Durante los últimos años, el coche diésel ha pasado de ser la opción favorita para largos recorridos a convertirse en el gran señalado por las restricciones medioambientales. Muchos conductores están pensando en venderlo o cambiarlo antes de que sea “demasiado tarde”. Pero hay una realidad que conviene tener muy clara: un diésel bien cuidado puede seguir siendo fiable, eficiente y rentable durante muchos años.

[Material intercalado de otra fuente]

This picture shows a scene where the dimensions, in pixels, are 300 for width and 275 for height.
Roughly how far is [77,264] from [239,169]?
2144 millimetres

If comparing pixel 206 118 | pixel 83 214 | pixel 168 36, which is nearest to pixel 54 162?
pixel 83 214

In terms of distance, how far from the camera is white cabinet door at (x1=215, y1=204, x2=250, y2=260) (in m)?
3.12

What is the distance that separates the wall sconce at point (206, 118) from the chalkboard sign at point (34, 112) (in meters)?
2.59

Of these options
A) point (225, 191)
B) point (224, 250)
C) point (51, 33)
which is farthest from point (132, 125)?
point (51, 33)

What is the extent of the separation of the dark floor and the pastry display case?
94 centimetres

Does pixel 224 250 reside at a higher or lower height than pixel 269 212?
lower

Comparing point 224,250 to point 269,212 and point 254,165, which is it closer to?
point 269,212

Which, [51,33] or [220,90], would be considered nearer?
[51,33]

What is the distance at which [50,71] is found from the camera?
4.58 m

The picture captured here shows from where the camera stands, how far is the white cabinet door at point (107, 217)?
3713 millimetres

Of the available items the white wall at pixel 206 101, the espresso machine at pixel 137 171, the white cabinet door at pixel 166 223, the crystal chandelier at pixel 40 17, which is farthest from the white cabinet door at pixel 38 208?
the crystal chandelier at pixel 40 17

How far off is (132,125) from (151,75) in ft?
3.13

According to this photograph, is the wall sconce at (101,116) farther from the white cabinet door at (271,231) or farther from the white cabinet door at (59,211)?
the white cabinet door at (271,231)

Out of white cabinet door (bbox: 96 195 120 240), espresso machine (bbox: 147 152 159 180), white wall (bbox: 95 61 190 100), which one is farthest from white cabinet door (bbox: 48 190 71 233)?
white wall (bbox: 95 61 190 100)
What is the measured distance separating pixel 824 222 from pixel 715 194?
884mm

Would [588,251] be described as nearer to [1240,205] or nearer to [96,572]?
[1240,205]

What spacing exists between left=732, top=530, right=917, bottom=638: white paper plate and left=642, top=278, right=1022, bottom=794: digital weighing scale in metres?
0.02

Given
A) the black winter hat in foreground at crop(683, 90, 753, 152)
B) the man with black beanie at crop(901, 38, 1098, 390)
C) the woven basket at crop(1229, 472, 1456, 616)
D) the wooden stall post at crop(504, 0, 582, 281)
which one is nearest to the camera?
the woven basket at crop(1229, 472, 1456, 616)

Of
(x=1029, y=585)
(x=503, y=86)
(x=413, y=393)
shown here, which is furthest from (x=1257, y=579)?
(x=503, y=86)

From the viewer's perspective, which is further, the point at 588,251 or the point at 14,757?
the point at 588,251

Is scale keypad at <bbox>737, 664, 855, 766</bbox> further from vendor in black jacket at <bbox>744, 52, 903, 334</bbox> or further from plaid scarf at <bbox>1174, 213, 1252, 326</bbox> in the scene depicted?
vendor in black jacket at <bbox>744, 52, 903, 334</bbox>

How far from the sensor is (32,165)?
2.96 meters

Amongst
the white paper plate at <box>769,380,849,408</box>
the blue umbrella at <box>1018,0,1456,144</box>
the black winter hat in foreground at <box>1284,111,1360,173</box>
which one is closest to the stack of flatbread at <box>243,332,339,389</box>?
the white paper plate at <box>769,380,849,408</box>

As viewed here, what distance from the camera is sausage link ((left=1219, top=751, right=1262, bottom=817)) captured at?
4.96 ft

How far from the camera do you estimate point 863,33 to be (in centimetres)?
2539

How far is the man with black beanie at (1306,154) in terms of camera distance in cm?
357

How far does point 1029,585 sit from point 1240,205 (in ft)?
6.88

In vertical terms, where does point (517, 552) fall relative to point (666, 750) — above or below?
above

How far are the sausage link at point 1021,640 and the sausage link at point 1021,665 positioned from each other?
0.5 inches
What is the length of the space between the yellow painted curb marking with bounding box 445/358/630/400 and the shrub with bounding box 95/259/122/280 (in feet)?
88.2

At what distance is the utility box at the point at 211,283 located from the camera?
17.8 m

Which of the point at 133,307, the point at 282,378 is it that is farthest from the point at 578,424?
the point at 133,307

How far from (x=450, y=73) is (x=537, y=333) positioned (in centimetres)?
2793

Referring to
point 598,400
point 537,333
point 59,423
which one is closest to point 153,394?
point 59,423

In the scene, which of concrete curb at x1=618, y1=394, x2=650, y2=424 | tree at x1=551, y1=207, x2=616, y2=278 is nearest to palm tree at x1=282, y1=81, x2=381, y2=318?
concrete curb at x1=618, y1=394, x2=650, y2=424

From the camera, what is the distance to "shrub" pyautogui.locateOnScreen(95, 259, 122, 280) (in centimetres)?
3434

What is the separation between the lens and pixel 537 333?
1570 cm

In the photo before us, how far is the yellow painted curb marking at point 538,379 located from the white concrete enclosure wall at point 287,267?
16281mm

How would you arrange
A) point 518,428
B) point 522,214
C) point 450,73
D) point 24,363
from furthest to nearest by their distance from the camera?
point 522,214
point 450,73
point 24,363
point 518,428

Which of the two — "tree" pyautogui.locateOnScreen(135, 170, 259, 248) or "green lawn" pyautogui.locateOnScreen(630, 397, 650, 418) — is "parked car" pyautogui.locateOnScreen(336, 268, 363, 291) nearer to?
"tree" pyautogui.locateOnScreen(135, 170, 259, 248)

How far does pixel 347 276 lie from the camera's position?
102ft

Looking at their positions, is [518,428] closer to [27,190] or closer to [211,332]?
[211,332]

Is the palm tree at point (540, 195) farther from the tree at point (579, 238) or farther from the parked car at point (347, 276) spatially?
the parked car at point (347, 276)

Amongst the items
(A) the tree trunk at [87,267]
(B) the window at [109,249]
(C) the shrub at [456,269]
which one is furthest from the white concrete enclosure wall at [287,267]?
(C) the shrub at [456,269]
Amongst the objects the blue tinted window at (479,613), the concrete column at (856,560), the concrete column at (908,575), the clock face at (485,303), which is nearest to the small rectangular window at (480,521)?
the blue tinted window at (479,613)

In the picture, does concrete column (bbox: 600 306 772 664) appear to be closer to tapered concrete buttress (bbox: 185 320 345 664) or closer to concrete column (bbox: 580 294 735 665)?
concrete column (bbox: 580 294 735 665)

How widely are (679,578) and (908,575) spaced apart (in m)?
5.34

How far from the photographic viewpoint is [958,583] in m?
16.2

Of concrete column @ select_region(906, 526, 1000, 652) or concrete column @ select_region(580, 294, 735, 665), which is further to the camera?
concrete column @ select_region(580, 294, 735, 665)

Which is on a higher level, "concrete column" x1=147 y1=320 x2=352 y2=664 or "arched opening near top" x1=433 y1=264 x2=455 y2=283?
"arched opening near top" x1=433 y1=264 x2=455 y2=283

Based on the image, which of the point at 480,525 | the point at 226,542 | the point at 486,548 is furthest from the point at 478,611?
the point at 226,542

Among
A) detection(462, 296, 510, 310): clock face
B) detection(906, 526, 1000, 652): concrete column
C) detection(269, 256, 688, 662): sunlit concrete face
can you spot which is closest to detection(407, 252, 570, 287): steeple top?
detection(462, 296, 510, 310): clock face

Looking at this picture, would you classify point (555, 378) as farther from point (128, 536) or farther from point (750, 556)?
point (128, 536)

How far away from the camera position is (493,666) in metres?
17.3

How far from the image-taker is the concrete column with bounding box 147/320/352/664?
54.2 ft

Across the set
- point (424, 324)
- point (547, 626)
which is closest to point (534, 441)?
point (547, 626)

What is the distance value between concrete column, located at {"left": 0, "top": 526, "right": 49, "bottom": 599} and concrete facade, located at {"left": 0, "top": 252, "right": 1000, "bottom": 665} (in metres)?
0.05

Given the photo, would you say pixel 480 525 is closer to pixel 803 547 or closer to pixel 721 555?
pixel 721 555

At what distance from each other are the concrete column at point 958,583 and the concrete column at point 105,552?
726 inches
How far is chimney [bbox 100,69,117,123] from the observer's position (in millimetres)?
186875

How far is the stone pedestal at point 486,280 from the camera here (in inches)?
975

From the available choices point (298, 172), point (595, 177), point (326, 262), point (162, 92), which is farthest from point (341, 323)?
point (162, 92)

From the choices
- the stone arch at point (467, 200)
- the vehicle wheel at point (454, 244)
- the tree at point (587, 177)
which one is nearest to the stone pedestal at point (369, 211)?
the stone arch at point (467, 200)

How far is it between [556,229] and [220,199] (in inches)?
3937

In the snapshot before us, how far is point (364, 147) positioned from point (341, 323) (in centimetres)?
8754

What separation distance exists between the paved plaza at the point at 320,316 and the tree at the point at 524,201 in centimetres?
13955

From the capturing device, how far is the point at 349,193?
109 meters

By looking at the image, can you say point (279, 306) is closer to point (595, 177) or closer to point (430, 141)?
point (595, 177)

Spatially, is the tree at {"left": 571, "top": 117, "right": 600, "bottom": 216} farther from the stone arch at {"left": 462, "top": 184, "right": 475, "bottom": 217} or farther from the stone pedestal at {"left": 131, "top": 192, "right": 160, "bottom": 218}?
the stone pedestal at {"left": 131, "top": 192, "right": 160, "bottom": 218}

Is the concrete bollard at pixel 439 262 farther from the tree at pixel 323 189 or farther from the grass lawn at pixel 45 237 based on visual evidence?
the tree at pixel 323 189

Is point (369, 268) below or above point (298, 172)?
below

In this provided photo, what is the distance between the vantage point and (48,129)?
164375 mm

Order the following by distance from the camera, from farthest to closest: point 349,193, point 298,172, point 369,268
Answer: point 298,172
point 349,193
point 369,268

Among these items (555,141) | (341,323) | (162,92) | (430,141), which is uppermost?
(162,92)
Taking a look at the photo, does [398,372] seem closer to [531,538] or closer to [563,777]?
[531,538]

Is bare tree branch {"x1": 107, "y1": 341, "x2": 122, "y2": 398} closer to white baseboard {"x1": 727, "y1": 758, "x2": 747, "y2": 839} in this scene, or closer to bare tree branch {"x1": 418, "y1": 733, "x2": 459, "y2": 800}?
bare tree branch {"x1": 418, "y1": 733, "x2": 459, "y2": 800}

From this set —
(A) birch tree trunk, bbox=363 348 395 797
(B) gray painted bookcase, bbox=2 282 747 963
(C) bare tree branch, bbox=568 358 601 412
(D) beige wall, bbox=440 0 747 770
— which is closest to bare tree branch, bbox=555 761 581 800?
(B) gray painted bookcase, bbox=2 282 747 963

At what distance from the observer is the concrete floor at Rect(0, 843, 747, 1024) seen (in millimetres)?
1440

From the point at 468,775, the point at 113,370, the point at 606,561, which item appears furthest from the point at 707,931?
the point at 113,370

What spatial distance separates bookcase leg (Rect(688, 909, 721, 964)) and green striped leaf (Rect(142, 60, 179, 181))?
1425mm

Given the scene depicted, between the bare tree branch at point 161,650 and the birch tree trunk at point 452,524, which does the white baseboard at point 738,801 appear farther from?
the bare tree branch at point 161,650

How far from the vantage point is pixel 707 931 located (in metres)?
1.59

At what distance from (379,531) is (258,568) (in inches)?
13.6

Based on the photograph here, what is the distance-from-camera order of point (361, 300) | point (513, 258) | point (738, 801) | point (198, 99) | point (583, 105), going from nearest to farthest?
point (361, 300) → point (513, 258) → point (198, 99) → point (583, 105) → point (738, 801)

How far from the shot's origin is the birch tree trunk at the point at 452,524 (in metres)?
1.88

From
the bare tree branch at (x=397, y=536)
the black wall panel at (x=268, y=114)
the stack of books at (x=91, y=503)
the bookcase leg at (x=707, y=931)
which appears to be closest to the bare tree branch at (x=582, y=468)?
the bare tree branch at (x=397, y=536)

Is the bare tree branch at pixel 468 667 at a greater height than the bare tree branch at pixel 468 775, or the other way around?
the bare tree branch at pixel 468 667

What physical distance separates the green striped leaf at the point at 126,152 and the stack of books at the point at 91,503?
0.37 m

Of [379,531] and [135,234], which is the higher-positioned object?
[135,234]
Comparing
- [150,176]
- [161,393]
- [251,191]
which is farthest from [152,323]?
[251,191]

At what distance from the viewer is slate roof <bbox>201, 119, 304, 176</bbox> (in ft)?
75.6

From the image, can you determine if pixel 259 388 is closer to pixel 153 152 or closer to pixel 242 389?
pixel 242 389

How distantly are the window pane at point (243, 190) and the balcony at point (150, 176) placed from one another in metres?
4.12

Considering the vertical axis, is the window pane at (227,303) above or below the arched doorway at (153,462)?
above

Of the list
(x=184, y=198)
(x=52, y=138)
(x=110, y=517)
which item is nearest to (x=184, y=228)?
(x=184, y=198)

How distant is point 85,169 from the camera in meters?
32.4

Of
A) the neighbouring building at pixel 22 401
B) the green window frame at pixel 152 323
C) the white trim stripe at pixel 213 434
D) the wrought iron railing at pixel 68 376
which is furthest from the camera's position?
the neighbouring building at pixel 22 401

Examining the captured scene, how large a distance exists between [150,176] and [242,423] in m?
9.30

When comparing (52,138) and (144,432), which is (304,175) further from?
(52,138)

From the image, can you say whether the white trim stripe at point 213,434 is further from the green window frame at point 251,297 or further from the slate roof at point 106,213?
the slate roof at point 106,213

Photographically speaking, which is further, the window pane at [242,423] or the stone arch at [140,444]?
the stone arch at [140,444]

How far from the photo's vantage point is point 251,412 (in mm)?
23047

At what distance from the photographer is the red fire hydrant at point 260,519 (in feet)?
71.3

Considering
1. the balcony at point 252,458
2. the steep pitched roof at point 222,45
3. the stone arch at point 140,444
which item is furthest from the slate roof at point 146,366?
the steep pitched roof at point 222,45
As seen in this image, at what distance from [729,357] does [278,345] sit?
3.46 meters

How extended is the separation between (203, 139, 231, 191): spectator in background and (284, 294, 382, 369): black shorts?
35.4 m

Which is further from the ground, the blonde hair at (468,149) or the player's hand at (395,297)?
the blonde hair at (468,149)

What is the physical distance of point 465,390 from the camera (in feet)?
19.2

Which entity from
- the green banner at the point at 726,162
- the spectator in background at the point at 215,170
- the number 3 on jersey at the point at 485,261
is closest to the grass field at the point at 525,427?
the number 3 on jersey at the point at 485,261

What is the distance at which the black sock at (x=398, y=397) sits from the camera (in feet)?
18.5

El problema no está en el motor… sino en el mantenimiento. Y más concretamente, en uno de los aspectos que más se descuida: el sistema de inyección y limpieza interna del motor. Un simple hábito puede marcar la diferencia entre un coche que funciona como el primer día y uno que acaba en el taller con una factura que puede superar fácilmente los 2.000 euros.
2Los inyectores: la pieza clave que puede arruinar tu coche
Los inyectores son los encargados de pulverizar el combustible dentro del motor. Y lo hacen con una precisión milimétrica. Pero cuando están sucios o deteriorados, todo el sistema empieza a fallar.
Los síntomas son claros: pérdida de potencia, aumento del consumo, dificultades al arrancar o incluso humo negro saliendo por el escape. En muchos casos, el conductor no actúa a tiempo, y el problema va a más.
¿El resultado? Reparar o sustituir inyectores puede costar desde 150 euros por unidad… hasta cifras mucho más elevadas si el daño se extiende a otros componentes. Y ahí es donde aparece la temida factura de miles de euros.